* [READING PASSAGE]
+---+

A Costly Disconnect in Building Materials Sales and Marketing

When I notice a new marketing campaign from a building materials company I really admire, I always wonder whether the sales team is in line with it. 

One of the ways I check this is by stopping by the company’s trade show booth. I play the role of a builder or an architect so I can see how their salespeople approach the sale. 

I always start these conversations by mentioning the new marketing message that made me more interested in the product. 

I’ll never cease to be amazed at how quickly those salespeople will move away from the new marketing message and fall back to the way they sold the product in the past. 

That goes against common sense. If the new marketing message is what got me interested in the product, the salesperson should follow that path. The old sales message didn’t interest me in the past, so why keep using it?

Clearly, there’s a big disconnect between marketing and sales, and it must be costing these companies a lot of potential growth.

When that disconnect exists, salespeople will fall back on what I call The Usual Sales Approach:

  1. In a not very subtle manner, they’ll establish how big I am and decide if I’m worth their time. If I’m not, they’ll get rid of me as soon as possible. 
  2. They’ll find out what product I’m using so they can tell me why their product is better, inferring that I must not be very smart if I use the other product.

+---+

* [SHORT PROBLEM] Write the next part of the article on the disconnect between marketing and sales at building materials companies, starting right after its second numbered point.

* [SOURCE DATA]
+---+

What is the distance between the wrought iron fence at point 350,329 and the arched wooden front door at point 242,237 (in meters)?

+---+

* [ANSWER FOR THIS EXERCISE]
  3. When I’m not immediately moved by this, they become desperate and start offering rebates, lower prices and other incentives
  4. Then I do what every other customer does at this point – I leave, disappointed that their new marketing message was just another empty promise. 

When sales is on the same page as the marketing team, however, they can take what I call The Smarter Sales Approach:

  1. Marketing sells the campaign to the sales team. They go over how they came up with it and how they know it will work. They know that if sales doesn’t get the campaign and believe in it, it’s nothing more than an attention grabber. 
  2. The company trains the sales team on how to effectively use the new campaign to grow their sales.
  3. Sales gains support from senior management. Their sales discussion shifts from how many dollars or truckloads they sold this week to how many customers they’ve converted with their new message.
  4. The sales team realizes that the largest volume customers are not the best target for new ideas. The more things stay the same, the more it helps those bigger purchasers. Up and coming companies are more likely to accept new ideas. If they’re successful with the new idea, those bigger customers will be forced to follow. 

Few things frustrate me like companies wasting money – and developing a new marketing campaign that isn’t used or supported by sales is a big waste of money. 

Make sure your sales team buys into the new marketing message and uses it. It’s the only smart way to sell.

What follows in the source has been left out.